Gittiğim gün kapı önünde bir eylem olması ve kuvvetli yağış yüzünden ne yazık
ki kapının düzgün bir fotoğrafını çekemedim:
Yine kapının
önünde bulunan meydanda birlikte fotoğraf çektirebileceğiniz, eski Alman askeri
üniformaları girmiş kişiler de bulunuyor. Hatta yine Berlin’in sembolü olan
“ayı” ile de fotoğraf çektirebilirsiniz.
Her ne kadar
kış vakti Berlin’de güneş olmasa bile, nehir kıyısında sanki dışarıda yazdan
kalma bir hava varmış izlenimi bırakan şezlonglar vardı.
Başta da
belirttiğim gibi Berlin’de bir hüzün havası hakim. Şehrin her yerinde,
üzerinden kaç sene geçmiş olursa olsun savaştan çıkmış bir şehir olduğunu düşünmenizi
sağlayan bir şeyler var. Örneğin savaş zamanı kurulan toplama kamplardan
kalanlar...
Bir gözlem
kulesi :
Ve yine
toplama kamplarında hayatını kaybedenlerin bir kısmının mezarları :
Hemen hemen
aynı yerlerde iç içe geçmiş olan “duvar”ın parçaları da yer yer kendini
gösteriyordu:
Bu görülen
parçalara ek olarak sembolik olarak duvarın yıkılışını gösteren bir heykel de
vardı.
Holokost yani Yahudi Soykırımı anıtını da unutmamak lazım:
İsterseniz duvar Almanya’sına geri dönüş yapmak adına pasaportunuza para
karşılığı giriş damgası da bastırabileceğiniz “duvar” dipleri de var:
Berlin’e
trenle gelmişseniz kaçırmayacağız diğer bir nokta da tren istasyonu. Ben her ne
kadar uçakla gelmiş olsam da Leipzig’e geçerken tren yolunu kullandım. Tren
istasyonu çok katlı bir alışveriş merkezinin içine kurulmuş halde. Değişik
katlarda farklı istasyonlar bulunabiliyor. İstasyonun oldukça modern bir yapısı
vardı ve iki katlıydı, benim de çok hoşuma gitti.
Berlin’in tam
da ortasında kocaman bir park var. Belki nezih bir parktır bilemiyorum tam
olarak; ancak etrafta fazla insan göremeyince, bir de tek başıma olunca fazla
kurcalamak istemedim. Girişten biraz fotoğraf çekip geri döndüm. Parkta küçük
bir göl ve ona bağlı derecikler vardı; ayrıca bir de orta çağ kıyafetleriyle
şarkı söyleyen bir kadın göze çarpıyordu.
Berlindeyken
gezdiğim bir diğer müze ise Sinema&televizyon müzesi idi. İçeride fotoğraf
çekmek yasak olduğu için ne yazık ki sadece dışarıdan çektiğim camekanlı müze
binasının fotoğrafını gösterebiliyorum. Eğer sinema ve televizyonla
ilgileniyorsanız (özellikle sinema) görmeniz gereken bir müze diye düşünüyorum.
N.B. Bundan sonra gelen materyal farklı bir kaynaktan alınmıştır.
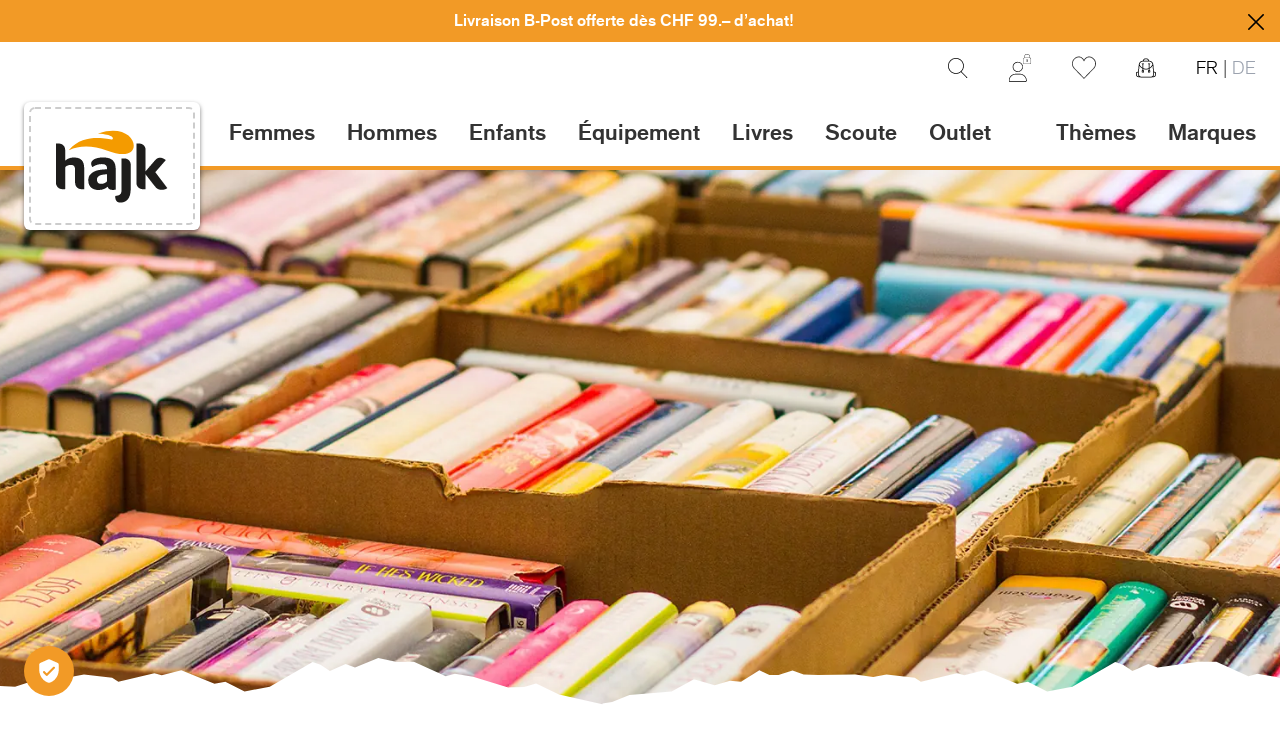

--- FILE ---
content_type: application/x-javascript
request_url: https://www.hajk.ch/static/version1763128339/frontend/Hajk/default/fr_CH/js/hajk.min.js
body_size: 218
content:
!function(){window.addEventListener("scroll",function(){(function e(){if((window.scrollY||document.documentElement.scrollTop)>0)l();else{let t=document.querySelectorAll(".pageHeaderNavigation__link__wrapper.active");t.length||o()}})(),d()});let e=document.querySelector(".pageHeaderLogo"),l=()=>e.classList.add("tiny"),o=()=>e.classList.remove("tiny"),t=document.documentElement,c=window,n=document.querySelector(".pageHeader"),r=c.scrollY||t.scrollTop,s,i=0,a=0,d=function(){(s=c.scrollY||t.scrollTop)>r?i=2:s<r&&(i=1),i!==a&&u(i,s),r=s},u=function(e,l){2===e&&l>132?(n.classList.add("hide"),a=e):1===e&&(n.classList.remove("hide"),a=e)}}();


--- FILE ---
content_type: image/svg+xml
request_url: https://www.hajk.ch/static/version1763128339/frontend/Hajk/default/fr_CH/images/svg/mountains--white.svg
body_size: 507
content:
<svg xmlns="http://www.w3.org/2000/svg" width="3840" height="73" xmlns:v="https://vecta.io/nano"><path d="M3301.747 72.478h-779.3V73H1382.083l-.336-.522h-779.3V73H0V28.022l15.08.607 37.55-12.012 17.986 2.44 13.335-2.44 28.22 3.19 6.202 3.937 35.972-8.442 7.443 2.064 19.537-5.067 33.182 13.513 10.854-2.07 19.226 9.764 25.118-4.88 42.908-24.53 7.95 2.76 9.304 6.194L345.68 5.92l9.304 3.552L378.234 0 395.8 3.643h18.057l31.996 14.664 8.994-2.44 18.296 3.002 35.04 10.698L524 29.005l12.094-3.566 22.948 11.074 43.415 9.76v-.75l9.614-1.502 17.365-7.13 42.176-3.378 22.326-12.387 20.776 6.192 15.196-4.69 11.164 1.126L759.36 12.3l10.09 4.744 8.993-.02 14.11-4.578 11.035 3.946 14.045.607 37.55-.383 17.986 2.44 13.335-2.44 28.22 3.19 6.202 3.937 35.972-8.442 7.443 2.064 19.537-5.067 33.182 13.513 10.854-2.07 19.226 9.764 25.118-4.88 42.908-24.53 7.95 2.76 9.304 6.194 15.815-7.132 9.304 3.552 40.807-5.83h18.057l31.996 14.664 8.994-2.44 18.296 3.002 35.04 10.698 15.815-.563 12.094-3.566 22.948 11.074 11.35 2.55 24.228-10.434 37.55-12.012 17.986 2.44 13.335-2.44 28.22 3.19 6.202 3.937 35.972-8.442 7.443 2.064 19.537-5.067 33.182 13.513 10.854-2.07 19.226 9.764 25.118-4.88 42.908-24.53 7.95 2.76 9.304 6.194 15.815-7.132 9.304 3.552L1760.317 0l17.556 3.643h18.057l31.996 14.664 8.994-2.44 18.296 3.002 35.04 10.698 15.815-.563 13.927-.96v-.022l15.08.607 37.55-12.012 17.986 2.44 13.335-2.44 28.22 3.19 6.202 3.937 35.972-8.442 7.443 2.064 19.537-5.067 33.182 13.513 10.854-2.07 19.226 9.764 25.118-4.88 42.908-24.53 7.95 2.76 9.304 6.194 15.815-7.132 9.304 3.552L2298.234 0l17.556 3.643h18.057l31.996 14.664 8.994-2.44 18.296 3.002 35.04 10.698 15.815-.563 12.094-3.566 22.948 11.074 43.415 9.76v-.75l9.614-1.502 17.365-7.13 42.176-3.378 22.326-12.387 20.776 6.192 15.196-4.69 11.164 1.126L2679.36 12.3l10.09 4.744 8.993-.02 14.11-4.578 11.035 3.946 14.045.607 37.55-.383 17.986 2.44 13.335-2.44 28.22 3.19 6.202 3.937 35.972-8.442 7.443 2.064 19.537-5.067 33.182 13.513 10.854-2.07 19.226 9.764 25.118-4.88 42.908-24.53 7.95 2.76 9.304 6.194 15.815-7.132 9.304 3.552 40.807-5.83h18.057l31.996 14.664 8.994-2.44 18.296 3.002 35.04 10.698 15.815-.563 12.094-3.566 22.948 11.074 11.35 2.55 24.228-10.434 37.55-12.012 17.986 2.44 13.335-2.44 28.22 3.19 6.202 3.937 35.972-8.442 7.443 2.064 19.537-5.067 33.182 13.513 10.854-2.07 19.226 9.764 25.118-4.88 42.908-24.53 7.95 2.76 9.304 6.194 15.815-7.132 9.304 3.552L3680.317 0l17.556 3.643h18.057l31.996 14.664 8.994-2.44 18.296 3.002 35.04 10.698 15.815-.563 13.927-.96V73h-537.917l-.336-.522z" fill="#fff" fill-rule="evenodd"/></svg>
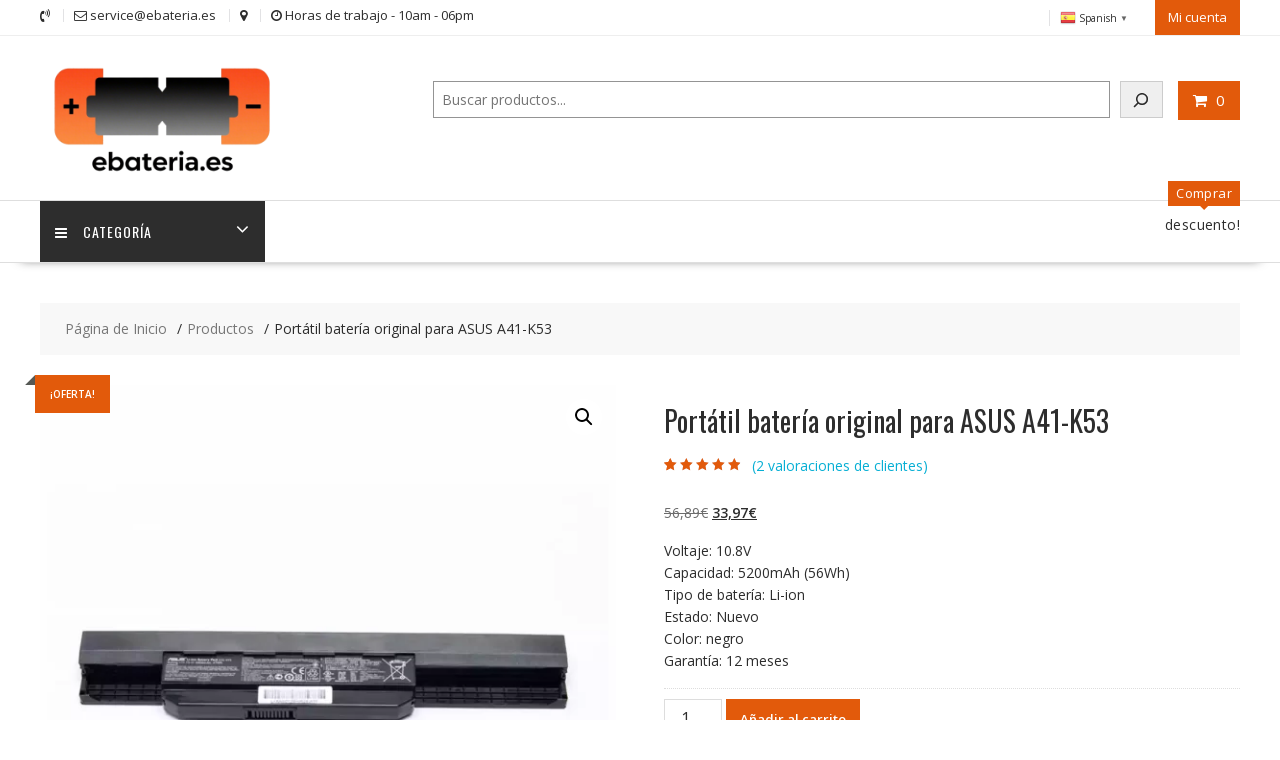

--- FILE ---
content_type: text/css
request_url: https://ebateria.es/wp-content/plugins/woocommerce-paypal-payments/modules/ppcp-applepay/assets/css/styles.css?ver=3.2.1
body_size: 288
content:
.ppcp-button-applepay{--apple-pay-button-height: 45px;--apple-pay-button-min-height: 35px;--apple-pay-button-width: 100%;--apple-pay-button-max-width: 750px;--apple-pay-button-border-radius: var(--apm-button-border-radius);--apple-pay-button-overflow: hidden;--apple-pay-button-box-sizing: border-box}.ppcp-width-min .ppcp-button-applepay{--apple-pay-button-height: 35px}.ppcp-width-300 .ppcp-button-applepay{--apple-pay-button-height: 45px}.ppcp-width-500 .ppcp-button-applepay{--apple-pay-button-height: 55px}.ppcp-button-applepay.ppcp-button-minicart{--apple-pay-button-display: block}.ppcp-button-applepay.ppcp-preview-button.ppcp-button-dummy{--apm-button-dummy-background: url(../../../ppcp-applepay/assets/images/applepay.png)}.wp-block-woocommerce-checkout .ppcp-button-applepay,.wp-block-woocommerce-cart .ppcp-button-applepay{--apple-pay-button-margin: 0}.wp-block-woocommerce-checkout .ppcp-button-applepay apple-pay-button,.wp-block-woocommerce-cart .ppcp-button-applepay apple-pay-button{min-width:0;width:100%;--apple-pay-button-width-default: 100%}.wp-admin.ppcp-non-ios-device .ppcp-button-applepay apple-pay-button{display:block}.wp-admin .ppcp-button-applepay apple-pay-button{display:block}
Geçmişten günümüze altın ayı kazanan filmler kısmında Fatih Akın’ın Duvara
Karşı filmine ait küçük bir kısım da bulunuyor. Bunlara ek olarak ben gezdiğim
sırada Metropolis filmi üzerine bir sergi vardı.
Ve Berlin’de
çektiğim birkaç başka fotoğrafla yazımı da sonlandırıyorum.
İyi gezmeler! :)
Merkezde bulduğum bir Legoland dükkanı. |
çok güzel bir yazı olmuş. fotoğraflarda etkileyici. berlini gezmiştim bende çok güzel bir şehir.